Smaller co-payments for prescription drugs leaves individuals less likely to visit the hospital.
A recent study discovered that after Australia lessened co-payments for prescription drugs, individuals were less likely to visit the hospital.
The Australian government provided an incentive to lower co-payments for drugs, and hospital utilization for chronic conditions declined by 40% in 2 years, according to a study published by the Journal of General Internal Medicine.
These findings do not show that lower co-pays were the only reason hospitalizations decreased, but the program’s goal was to reduce hospitalizations, and it did just that.
The Closing the Gap Pharmaceutical Benefit Scheme (PBS) was a part of multiple programs that aimed to improve the 13-year lifespan difference between indigenous and non-indigenous individuals. The program provided $1.6 billion in funding for initiatives that improve treatment for chronic conditions, including diabetes, heart failure, asthma, and chronic obstructive pulmonary disease.
PBS was implemented in 2010, and indigenous individuals were assessed by a physician to determine if they had, or were at risk, of developing a chronic condition. These individuals were eligible to have their co-pays for prescription drugs lowered from $33.30 to $5.40 per prescription, according to the study.
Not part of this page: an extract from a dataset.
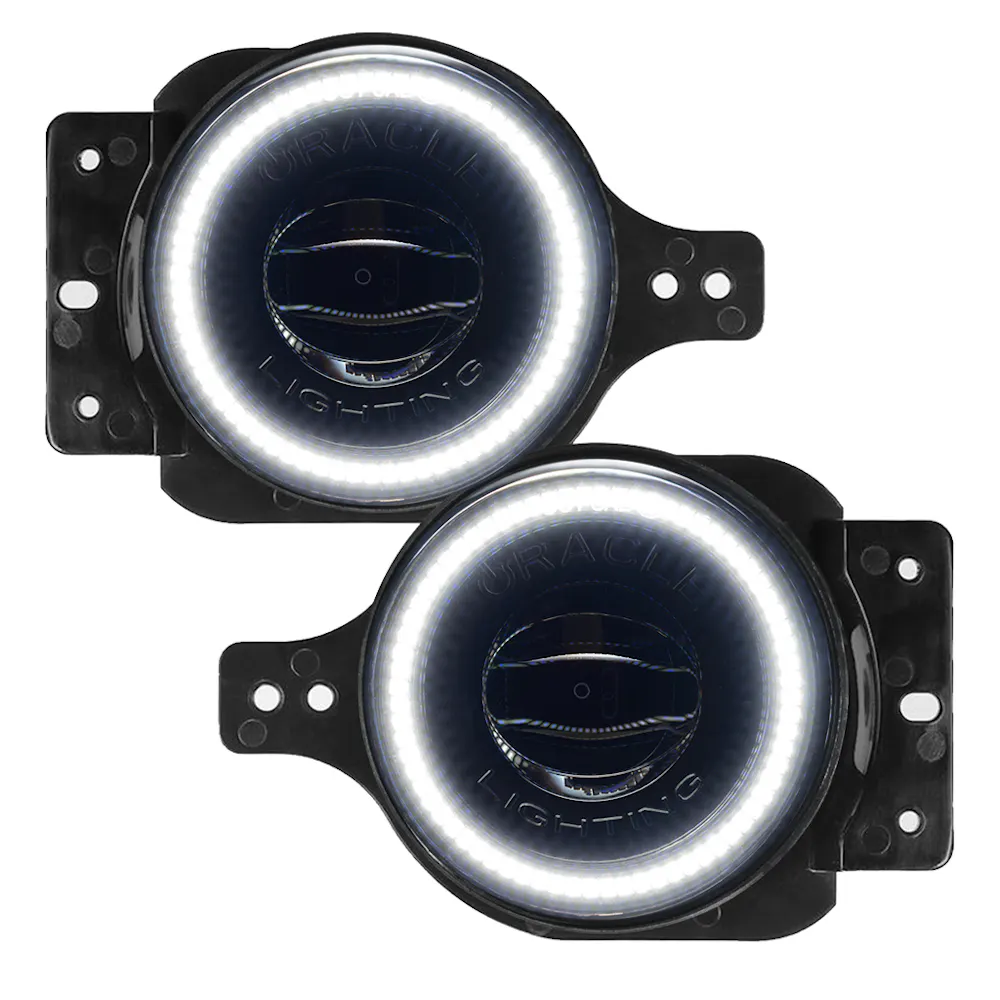 Oracle Lighting 5847-001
Individuals who were already receiving drugs for a co-pay of $5.40 due to subsidies could then receive the treatment for free. Additionally, these reductions applied to all drugs rather than just those that treated chronic conditions.
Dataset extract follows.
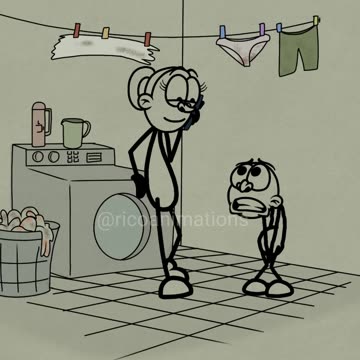 WHY KIDS NEED ATTENSION 4K MEME 💩😂😂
Researchers in the study examined data on participation in the program and hospitalizations by region for both indigenous and non-indigenous individuals, both before and after the implementation of PBS. They discovered that rate of hospitalizations among indigenous participants decreased from 82.3 per 1000 in 2009 to 61.2 per 1000 in 1000.
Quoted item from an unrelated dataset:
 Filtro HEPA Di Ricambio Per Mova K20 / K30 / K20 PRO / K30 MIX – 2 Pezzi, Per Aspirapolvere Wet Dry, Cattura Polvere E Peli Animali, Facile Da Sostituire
This benefit was largely seen in regions where there was a higher uptake of the PBS benefit, according to the study. In these regions specifically, the hospitalization rate decreased from 103.4 per 1000 to 60 per 1000, which is approximately 40%.
Researchers found that the large drop in the hospitalization rate was mostly among indigenous patients with chronic conditions, and non-indigenous patients with chronic conditions only had a reduced hospitalization rate of 12.9% during this time.
In regions with high uptake of the benefit, hospitalizations for acute condition decreased 13.5% in indigenous patients during 2009 and 2011, according to the study.
Investigators said they were surprised by the dramatic decline in hospitalization, but previous studies have shown that lowering co-pays may help improve access and adherence to medications, which then reduces hospital utilization.
Other studies have shown that hospitalization can be less costly than lowering copayments, and many have shown the numerous benefits of preventing hospitalizations.
Hospitalizations can be detrimental for patients with chronic diseases, especially in elderly patients since they may be weaker and more susceptible to hospital-acquired infections.
The investigators in the current study plan to continue the research, and investigate medical claims and other data to determine if these patients were more likely to adhere to their medications. They believe that these findings could strengthen the evidence for policies like this across the world.
“I think it’s encouraging news for public health in Australia that there were reductions for this high-risk population in the areas that had higher uptake of the incentive,” said investigator Amal Trivedi, MD. “By whatever mechanism this occurred, it’s good news that there were fewer hospitalizations for chronic conditions.”